Finalement, pourquoi récuser la sexualité avec les patient-es?

En réaction au  texte stigmatisant les abus sexuels commis par les thérapeutes sur leur patientes et patients- (http://www.agis.fr/?p=294),  plusieurs témoignages eurent le projet d’aller dans le sens d’une atténuation de la gravité de la situation, voire d’une banalisation pure et simple.

Une règle aussi stricte ne risque-t-elle pas, avancent ses détracteurs, de ne pas être appliquée du fait d’un trop fort niveau d’exigence ? Et ne serait-elle pas carrément  castratrice et  fleurant l’ordre moral ?

Thérapeutes, certes, mais avant tout hommes et femmes de chair, de sang et de désir : on ne pourrait pas s’empêcher d’être qui on est.

Il semble donc que cette règle déontologique mérite d’être mieux étayée et fondée dans une réflexion anthropologique plus large.
Mais commençons par le début :
La jungle est régulée et régie par l’instinct et les grands lois de la nature. La principale de ces lois est celle dite ” du plus fort”.
Le plus fort mettant sa force à son propre service ( ou à celui de son groupe) se retrouve à la merci d’un encore plus fort que lui si d’aventure il est amené à le croiser sur sa route.
Le prédateur ne fait aucun “mal” à sa victime, c’est ainsi que la jungle vit sa vie de jungle.

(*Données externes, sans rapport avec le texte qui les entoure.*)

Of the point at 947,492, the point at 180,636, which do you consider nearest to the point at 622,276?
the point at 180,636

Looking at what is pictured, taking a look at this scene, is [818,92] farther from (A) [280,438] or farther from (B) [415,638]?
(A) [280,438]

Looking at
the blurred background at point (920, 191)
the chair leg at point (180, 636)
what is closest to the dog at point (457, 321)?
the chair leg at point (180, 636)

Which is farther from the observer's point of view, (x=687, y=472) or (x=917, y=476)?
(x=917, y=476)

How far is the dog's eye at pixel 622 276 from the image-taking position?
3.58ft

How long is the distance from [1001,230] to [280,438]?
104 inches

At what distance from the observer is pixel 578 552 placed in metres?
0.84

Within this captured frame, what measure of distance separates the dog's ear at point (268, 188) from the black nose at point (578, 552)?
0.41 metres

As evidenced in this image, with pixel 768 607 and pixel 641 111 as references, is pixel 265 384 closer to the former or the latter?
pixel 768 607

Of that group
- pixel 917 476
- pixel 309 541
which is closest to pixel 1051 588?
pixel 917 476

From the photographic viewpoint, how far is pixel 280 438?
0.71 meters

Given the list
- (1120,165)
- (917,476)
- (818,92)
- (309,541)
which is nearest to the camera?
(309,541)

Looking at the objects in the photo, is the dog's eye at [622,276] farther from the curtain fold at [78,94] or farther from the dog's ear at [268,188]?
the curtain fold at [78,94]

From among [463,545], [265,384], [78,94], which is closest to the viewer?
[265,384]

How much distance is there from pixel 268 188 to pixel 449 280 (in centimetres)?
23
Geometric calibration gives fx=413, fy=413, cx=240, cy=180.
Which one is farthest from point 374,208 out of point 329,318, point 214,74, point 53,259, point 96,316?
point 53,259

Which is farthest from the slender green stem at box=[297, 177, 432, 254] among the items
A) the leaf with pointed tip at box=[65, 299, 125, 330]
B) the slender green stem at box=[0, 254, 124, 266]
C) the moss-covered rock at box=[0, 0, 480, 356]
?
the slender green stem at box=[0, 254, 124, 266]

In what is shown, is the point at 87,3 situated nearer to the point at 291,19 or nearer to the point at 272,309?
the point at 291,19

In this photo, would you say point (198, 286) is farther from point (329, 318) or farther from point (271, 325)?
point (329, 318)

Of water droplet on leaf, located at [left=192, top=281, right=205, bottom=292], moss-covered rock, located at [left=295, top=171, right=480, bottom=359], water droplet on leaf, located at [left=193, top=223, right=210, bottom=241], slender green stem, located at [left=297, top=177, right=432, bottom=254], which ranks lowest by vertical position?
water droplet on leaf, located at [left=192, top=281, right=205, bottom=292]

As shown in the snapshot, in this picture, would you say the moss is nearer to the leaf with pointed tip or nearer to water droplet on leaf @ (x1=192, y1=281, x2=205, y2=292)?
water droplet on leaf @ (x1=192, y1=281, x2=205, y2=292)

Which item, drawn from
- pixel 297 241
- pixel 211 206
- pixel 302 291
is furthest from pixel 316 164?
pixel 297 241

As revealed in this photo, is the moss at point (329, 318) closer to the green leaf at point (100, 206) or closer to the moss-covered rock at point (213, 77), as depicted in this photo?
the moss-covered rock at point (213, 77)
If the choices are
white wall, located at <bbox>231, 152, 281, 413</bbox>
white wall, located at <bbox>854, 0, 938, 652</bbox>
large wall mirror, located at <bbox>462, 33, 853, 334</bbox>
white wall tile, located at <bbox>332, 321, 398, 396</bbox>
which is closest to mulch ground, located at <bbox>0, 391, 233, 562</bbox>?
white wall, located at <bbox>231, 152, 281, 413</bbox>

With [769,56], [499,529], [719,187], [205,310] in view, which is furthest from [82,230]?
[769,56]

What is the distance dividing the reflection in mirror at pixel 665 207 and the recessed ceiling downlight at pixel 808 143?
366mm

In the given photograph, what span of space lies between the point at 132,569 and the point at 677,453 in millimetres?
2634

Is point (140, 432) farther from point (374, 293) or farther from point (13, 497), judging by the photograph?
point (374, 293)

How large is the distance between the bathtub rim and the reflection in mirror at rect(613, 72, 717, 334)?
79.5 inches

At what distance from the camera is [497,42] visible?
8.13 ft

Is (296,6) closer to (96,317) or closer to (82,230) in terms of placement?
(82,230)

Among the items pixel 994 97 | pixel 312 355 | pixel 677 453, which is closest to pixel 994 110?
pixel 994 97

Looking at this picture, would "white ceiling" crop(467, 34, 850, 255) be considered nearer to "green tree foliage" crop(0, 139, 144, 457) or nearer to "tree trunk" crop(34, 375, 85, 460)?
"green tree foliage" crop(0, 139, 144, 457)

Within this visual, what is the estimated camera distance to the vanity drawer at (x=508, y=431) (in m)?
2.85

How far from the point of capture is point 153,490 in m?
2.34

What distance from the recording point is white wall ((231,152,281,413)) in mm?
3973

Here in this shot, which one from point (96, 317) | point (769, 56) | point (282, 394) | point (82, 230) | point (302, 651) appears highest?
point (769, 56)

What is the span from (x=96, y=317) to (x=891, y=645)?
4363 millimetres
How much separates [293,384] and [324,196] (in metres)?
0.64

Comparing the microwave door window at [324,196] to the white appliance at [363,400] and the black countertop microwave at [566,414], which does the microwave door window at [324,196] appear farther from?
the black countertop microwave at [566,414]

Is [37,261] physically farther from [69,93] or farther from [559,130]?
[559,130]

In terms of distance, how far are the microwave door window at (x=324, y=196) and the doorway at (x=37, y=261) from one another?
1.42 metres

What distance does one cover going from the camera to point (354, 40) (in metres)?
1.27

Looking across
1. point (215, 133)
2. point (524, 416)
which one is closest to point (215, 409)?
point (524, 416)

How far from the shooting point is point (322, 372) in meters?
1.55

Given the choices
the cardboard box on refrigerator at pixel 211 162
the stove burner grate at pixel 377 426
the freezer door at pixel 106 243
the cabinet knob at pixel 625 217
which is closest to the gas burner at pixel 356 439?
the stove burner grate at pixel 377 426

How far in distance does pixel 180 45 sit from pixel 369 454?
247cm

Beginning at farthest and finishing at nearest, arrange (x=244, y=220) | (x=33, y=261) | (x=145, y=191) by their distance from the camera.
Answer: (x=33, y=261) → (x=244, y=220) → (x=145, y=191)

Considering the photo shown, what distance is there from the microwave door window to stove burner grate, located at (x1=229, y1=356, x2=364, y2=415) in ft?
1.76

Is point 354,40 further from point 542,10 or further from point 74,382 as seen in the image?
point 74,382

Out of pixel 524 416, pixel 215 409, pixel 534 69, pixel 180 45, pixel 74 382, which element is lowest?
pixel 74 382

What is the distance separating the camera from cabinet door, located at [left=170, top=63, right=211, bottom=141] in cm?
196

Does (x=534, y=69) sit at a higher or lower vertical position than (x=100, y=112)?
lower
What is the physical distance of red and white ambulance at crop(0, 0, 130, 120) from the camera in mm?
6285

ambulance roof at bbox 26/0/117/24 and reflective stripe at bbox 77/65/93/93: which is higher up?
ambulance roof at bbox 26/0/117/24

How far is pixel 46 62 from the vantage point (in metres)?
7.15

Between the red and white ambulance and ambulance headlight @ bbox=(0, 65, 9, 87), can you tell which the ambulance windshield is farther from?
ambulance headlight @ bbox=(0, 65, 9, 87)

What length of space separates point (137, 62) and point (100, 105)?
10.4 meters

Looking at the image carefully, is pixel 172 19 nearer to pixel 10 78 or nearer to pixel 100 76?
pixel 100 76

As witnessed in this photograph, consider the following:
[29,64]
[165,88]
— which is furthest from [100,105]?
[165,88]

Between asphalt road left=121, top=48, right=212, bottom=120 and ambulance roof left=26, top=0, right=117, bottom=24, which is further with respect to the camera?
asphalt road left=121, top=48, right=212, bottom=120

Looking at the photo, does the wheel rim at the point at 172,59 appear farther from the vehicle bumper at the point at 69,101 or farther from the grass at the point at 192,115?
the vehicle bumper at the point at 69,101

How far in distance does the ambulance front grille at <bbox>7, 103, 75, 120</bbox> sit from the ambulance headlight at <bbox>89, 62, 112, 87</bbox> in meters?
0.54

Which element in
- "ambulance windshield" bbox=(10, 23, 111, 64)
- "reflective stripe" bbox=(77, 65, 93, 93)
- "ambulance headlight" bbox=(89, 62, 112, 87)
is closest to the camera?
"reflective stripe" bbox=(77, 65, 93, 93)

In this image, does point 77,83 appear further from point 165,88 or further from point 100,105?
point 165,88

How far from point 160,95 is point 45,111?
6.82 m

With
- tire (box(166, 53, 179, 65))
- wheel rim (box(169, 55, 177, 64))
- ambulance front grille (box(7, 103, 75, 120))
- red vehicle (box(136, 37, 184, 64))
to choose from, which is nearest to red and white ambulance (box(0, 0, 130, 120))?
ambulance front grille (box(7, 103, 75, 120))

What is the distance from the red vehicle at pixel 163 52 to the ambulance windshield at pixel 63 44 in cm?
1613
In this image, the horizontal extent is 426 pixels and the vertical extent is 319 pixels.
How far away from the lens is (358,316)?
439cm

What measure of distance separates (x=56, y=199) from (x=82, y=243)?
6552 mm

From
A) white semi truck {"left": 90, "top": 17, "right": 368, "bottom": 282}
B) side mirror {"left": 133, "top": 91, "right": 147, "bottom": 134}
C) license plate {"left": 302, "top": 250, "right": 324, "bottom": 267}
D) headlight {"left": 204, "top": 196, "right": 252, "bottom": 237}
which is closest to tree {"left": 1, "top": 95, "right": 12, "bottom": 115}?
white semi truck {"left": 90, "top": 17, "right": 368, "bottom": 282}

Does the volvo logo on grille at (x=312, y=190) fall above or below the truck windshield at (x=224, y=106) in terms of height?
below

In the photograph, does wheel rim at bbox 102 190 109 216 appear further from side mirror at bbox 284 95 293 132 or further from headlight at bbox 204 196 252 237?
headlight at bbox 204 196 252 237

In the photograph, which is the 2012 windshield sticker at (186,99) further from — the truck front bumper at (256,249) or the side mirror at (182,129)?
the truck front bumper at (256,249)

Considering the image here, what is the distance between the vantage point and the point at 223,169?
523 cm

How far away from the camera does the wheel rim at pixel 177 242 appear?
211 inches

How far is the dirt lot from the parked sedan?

Les hommes ont décidé de ne pas vivre dans la jungle, et de se civiliser. Il y a bien longtemps certes, mais le projet reste d’actualité pour certains d’entre nous.
Contrairement à la loi du plus fort, les hommes décident que le plus fort va mettre sa force au service du plus faible.
Certains n’abondent pas dans ce sens, et affirment tout de go qu’ils utiliseront leur force pour leur propre intérêt, en toute circonstance et quoi qu’il en coûte, dussent-ils le payer de leur vie dès lors qu’un plus fort qu’eux affirmera à leur dépens sa prééminence.

Quant aux autres, ils acceptent le jeu de la civilisation et décrètent que la loi du plus fort menace l’humanité et la mène à sa perte, tant individuelle que collective.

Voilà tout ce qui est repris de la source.